Letter to the Editor:
To the Editor:
After reading Dr. Lee’s “Letter to the Editor” in the APSF Newsletter, I felt compelled to write one myself. A few years ago I made a presentation at one of our departmental Morbidity & Mortality meetings regarding “Where Do You Draw the Line?” Dr. Lee’s letter also addresses this issue. Too many times the focus is not on the patient and his or her welfare, but instead on whether we are on time with the schedule or whether we can set a new record for turnover time between cases. While performing an anesthetic in a timely fashion is important, I do not feel this should be the focus. No one wants to cancel a case because of last minute findings, but many elective cases are still being done without appropriate test results or actually listening to breath sounds. Obviously, we get away with these transgressions, but luck is not always on our side. Trying to proceed with an anesthetic after treating the patient as if they were one of your own family members (there truly is more thoroughness) is the best way to keep our priorities in line. Pressure to produce from the facility and pressure to keep the surgeon happy should not be the guidelines!

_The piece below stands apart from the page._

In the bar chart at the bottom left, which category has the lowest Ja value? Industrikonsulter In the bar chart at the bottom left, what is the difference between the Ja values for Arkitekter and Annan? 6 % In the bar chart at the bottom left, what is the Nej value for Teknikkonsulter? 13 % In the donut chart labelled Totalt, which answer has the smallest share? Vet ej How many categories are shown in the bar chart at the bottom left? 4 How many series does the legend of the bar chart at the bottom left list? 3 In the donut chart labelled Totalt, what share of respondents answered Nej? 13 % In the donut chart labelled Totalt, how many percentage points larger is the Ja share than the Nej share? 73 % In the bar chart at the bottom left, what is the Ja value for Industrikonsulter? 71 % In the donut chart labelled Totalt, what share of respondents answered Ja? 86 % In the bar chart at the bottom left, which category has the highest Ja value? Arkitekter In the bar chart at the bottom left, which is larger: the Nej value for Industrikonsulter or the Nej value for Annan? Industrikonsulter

Working in a facility that trains anesthesiology residents and CRNA students adds extra pressure to our need for proper priorities. We are setting the example for these future providers. We have the duty to teach them what proper vigilance and practice entails. As anesthesia providers, our main focus needs to be on doing our best to prevent any harm to the patient. This basic premise actually encompasses a lot. It covers everything from thorough room set-up and anesthesia machine check to essential pre-anesthetic assessment and documentation. Also covered is the need for paying attention to the fundamental tasks of proper positioning, organization, and monitoring. This premise includes keeping the patient properly anesthetized, whatever technique is chosen, from local/sedation, regional, general anesthesia (mask, LMA, or ETT) and the many ranges in between. Vigilant patient monitoring throughout every case is essential. This can only be accomplished if our focus is on “doing our best to prevent any harm to the patient.”

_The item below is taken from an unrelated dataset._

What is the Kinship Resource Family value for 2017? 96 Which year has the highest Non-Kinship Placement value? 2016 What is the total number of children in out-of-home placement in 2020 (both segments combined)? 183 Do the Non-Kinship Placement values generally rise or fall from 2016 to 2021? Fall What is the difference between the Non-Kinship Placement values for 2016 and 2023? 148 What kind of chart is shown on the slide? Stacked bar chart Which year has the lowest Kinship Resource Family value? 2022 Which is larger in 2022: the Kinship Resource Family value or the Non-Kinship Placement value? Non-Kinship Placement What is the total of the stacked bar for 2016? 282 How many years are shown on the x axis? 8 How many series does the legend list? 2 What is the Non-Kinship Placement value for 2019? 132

Also included in this focus would be regularly reviewing new research and keeping ourselves up to date. I wish I could honestly say that all anesthesia providers have the required focus and priority setting, but unfortunately, many have allowed their “line” to slip beyond what is safe and actually acceptable.
Perhaps, my getting up on my soapbox will be seen as too idealistic, but I sincerely hope not. I hope each of us re-evaluates where we draw our own lines and attempts to relocate them to a safer practice.